Exercises:
1. List every configuration property in the Pulse production readiness checklist whose name begins with "pulse."
2. Write the next part of the Pulse production readiness checklist, picking up after its last item.

-- start of Source document --

Skip to content

Pulse Production Readiness Checklist

Pulse defaults are tuned for safety — turn them down only with a reason. This checklist captures what to verify before pointing real traffic at a Pulse-equipped service.

Each item is one of: - MUST — verify before production cutover. - SHOULD — strongly recommended; skip only with explicit owner sign-off. - NICE — improves operability when traffic patterns warrant.


Trace exporter

  • MUST Set OTEL_EXPORTER_OTLP_ENDPOINT (or the per-signal variant) to your Collector. Without this, spans are dropped at the SDK boundary.
  • MUST Verify exporter health is UP after a synthetic request:
    curl -s http://<host>/actuator/health | jq '.components.otelExporter'
    
  • SHOULD Confirm the OTel Collector is configured for tail_sampling with at least an error policy — Pulse's in-process prefer-sampling-on-error is best-effort, not authoritative.
  • NICE Set OTEL_RESOURCE_ATTRIBUTES=deployment.environment=prod,service.namespace=… so multi-tenant Collectors can attribute spans correctly.

Sampling

  • MUST Set management.tracing.sampling.probability to a sustainable rate (Pulse defers to Spring Boot's standard property — it does not have its own knob). 1.0 is fine for low-traffic services; for >1k req/s reduce to 0.050.1 and rely on pulse.sampling.prefer-sampling-on-error (default true) to keep error spans.
  • SHOULD Document the sampling rate in your service README so on-call understands trace coverage.

Cardinality firewall

  • MUST Leave pulse.cardinality.enabled=true.
  • SHOULD Review /actuator/pulse/runtime → cardinalityFirewall.topOffenders after a soak test — anything in the list is a meter you should fix or explicitly exempt.
  • NICE For services with very large meter inventories, set pulse.cardinality.meter-prefixes-to-protect to the high-risk subset rather than protecting everything.

-- end of Source document --
-- start of Given material --

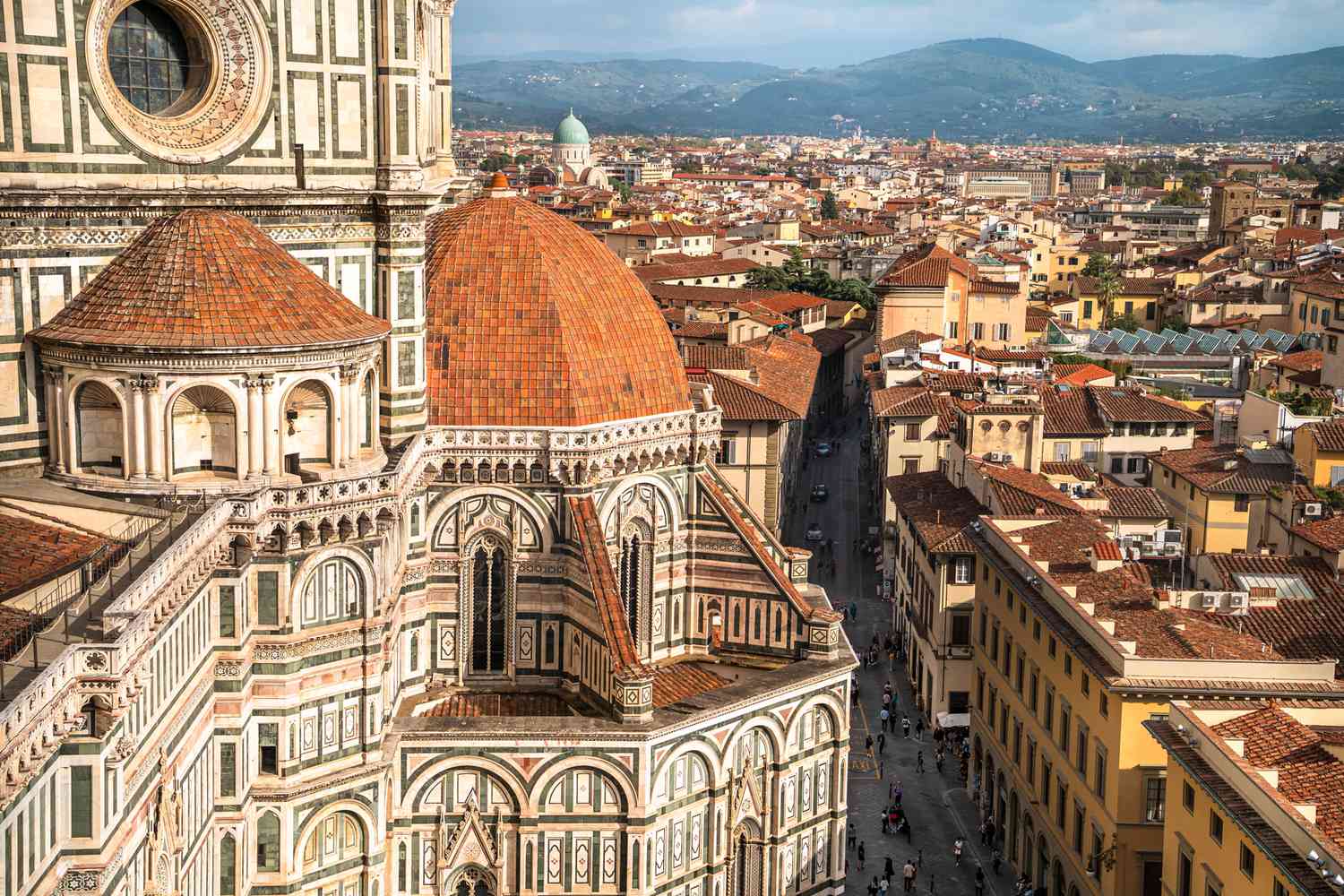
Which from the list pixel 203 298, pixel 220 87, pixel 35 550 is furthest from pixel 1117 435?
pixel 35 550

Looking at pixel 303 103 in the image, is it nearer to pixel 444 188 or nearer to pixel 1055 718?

-- end of Given material --

Exercise results:
1.
- pulse.sampling.prefer-sampling-on-error
- pulse.cardinality.enabled
- pulse.cardinality.meter-prefixes-to-protect

2.
Timeout budget

  • MUST Set pulse.timeout-budget.default-budget to your service's caller-side timeout minus ~50ms. Otherwise outbound calls have no notion of "we're already late."
  • SHOULD Set pulse.timeout-budget.maximum-budget at the edge to prevent a malicious or buggy caller from sending Pulse-Timeout-Ms: 86400000 and pinning a thread.
  • MUST Subscribe to the PulseTimeoutBudgetExhausted alert and route to your on-call.

Trace propagation guard

  • MUST Confirm pulse.trace.received ratio is >0.99 in staging soak. Anything lower means an upstream is dropping context — fix it before production, not after.
  • NICE Consider pulse.trace-guard.fail-on-missing=true in non-prod environments to catch regressions in CI.

Logs

  • MUST Verify your log layout includes traceId, spanId, service, env, requestId. The bundled log4j2-spring.xml does this; confirm it isn't being overridden.
  • MUST Ship logs to a backend that lets you pivot from a span attribute to log lines — without this, a sampled trace has no log context.
  • SHOULD Verify the PII masking converter is active by injecting a known-bad payload in a staging test (see PiiMaskingConverterTest).

SLO & alerts

  • MUST Declare at least one SLO under pulse.slo.objectives even if it's availability=0.99. The generated PrometheusRule is your incident-response contract.
  • MUST Apply the generated rules:
    curl -s http://<host>/actuator/pulse/slo | kubectl apply -f -
    
  • MUST Apply the standalone Pulse alerts (cardinality overflow, timeout exhausted, trace missing): kubectl apply -f alerts/prometheus/pulse-slo-alerts.yaml.
  • SHOULD Wire the corresponding runbooks (docs/runbooks/) into the alert annotations so on-call has a one-click path from page to playbook.

Shutdown

  • MUST Leave pulse.shutdown.otel-flush-enabled=true. Without this, a rolling deploy drops the last few hundred spans before exit.
  • SHOULD Confirm your container's terminationGracePeriodSeconds is at least pulse.shutdown.otel-flush-timeout + 5s; otherwise the orchestrator kills the pod before flush completes.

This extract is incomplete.